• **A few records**
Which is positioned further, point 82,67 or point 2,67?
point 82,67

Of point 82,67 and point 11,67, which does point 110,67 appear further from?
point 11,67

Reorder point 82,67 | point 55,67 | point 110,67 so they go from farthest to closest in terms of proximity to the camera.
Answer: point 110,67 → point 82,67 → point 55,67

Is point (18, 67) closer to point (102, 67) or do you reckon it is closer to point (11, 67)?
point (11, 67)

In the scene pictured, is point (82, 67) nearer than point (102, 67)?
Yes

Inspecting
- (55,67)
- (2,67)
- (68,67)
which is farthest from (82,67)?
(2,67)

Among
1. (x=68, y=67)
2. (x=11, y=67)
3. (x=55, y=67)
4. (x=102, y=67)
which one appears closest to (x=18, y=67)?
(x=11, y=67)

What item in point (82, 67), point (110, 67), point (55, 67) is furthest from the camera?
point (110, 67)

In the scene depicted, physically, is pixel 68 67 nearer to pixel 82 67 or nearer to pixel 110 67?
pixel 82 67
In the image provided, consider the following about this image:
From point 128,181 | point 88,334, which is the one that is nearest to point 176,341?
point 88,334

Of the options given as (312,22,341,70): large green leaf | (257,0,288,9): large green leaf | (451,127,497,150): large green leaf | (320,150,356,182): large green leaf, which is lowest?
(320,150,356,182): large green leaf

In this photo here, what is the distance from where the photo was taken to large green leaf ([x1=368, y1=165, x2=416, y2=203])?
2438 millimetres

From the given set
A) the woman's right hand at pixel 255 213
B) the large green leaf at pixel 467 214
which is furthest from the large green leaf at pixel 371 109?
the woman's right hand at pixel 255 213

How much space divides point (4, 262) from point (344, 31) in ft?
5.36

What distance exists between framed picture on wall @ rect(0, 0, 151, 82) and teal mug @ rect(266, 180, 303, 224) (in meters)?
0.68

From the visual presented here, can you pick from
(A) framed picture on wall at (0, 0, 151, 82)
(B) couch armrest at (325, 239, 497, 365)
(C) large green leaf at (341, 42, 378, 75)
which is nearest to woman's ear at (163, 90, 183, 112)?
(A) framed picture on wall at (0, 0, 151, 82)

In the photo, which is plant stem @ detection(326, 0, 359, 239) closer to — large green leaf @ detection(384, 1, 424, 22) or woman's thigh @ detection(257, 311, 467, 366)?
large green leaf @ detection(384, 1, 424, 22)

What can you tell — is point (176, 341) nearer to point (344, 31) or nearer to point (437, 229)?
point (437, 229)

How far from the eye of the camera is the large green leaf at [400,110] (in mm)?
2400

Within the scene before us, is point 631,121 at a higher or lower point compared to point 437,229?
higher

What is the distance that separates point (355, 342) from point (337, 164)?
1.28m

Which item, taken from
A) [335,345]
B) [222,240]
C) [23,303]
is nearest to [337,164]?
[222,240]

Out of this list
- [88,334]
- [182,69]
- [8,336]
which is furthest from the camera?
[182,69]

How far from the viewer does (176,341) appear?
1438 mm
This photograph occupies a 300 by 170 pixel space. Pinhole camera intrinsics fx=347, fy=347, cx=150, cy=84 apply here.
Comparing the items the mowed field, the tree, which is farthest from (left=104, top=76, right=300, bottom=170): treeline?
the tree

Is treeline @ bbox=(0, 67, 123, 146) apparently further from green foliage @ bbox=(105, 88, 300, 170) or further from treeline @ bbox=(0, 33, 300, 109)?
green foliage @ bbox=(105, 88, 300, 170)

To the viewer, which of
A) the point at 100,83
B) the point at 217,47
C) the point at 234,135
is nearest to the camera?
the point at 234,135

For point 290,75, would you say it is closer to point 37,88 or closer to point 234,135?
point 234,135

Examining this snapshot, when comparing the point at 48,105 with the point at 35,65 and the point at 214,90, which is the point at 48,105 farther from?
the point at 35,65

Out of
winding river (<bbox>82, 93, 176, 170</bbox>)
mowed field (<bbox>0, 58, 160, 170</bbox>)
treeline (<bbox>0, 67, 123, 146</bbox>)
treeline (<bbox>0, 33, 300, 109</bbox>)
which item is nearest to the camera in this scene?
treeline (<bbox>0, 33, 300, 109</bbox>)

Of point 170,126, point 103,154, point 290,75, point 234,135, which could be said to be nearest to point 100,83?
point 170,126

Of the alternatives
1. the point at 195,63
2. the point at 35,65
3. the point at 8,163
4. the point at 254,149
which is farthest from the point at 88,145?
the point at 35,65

• **DIRECTION**
Render everything from the line containing "Of point 170,126, point" down to the last of the lines as a numbered list, both ends included and blank lines left out.

• **TASK RESPONSE**
1. Of point 170,126, point 103,154, point 290,75, point 234,135, which could be said to be nearest to point 100,83?
2. point 170,126
3. Of the alternatives
4. 1. the point at 195,63
5. 2. the point at 35,65
6. 3. the point at 8,163
7. 4. the point at 254,149
8. which is farthest from the point at 88,145?
9. the point at 35,65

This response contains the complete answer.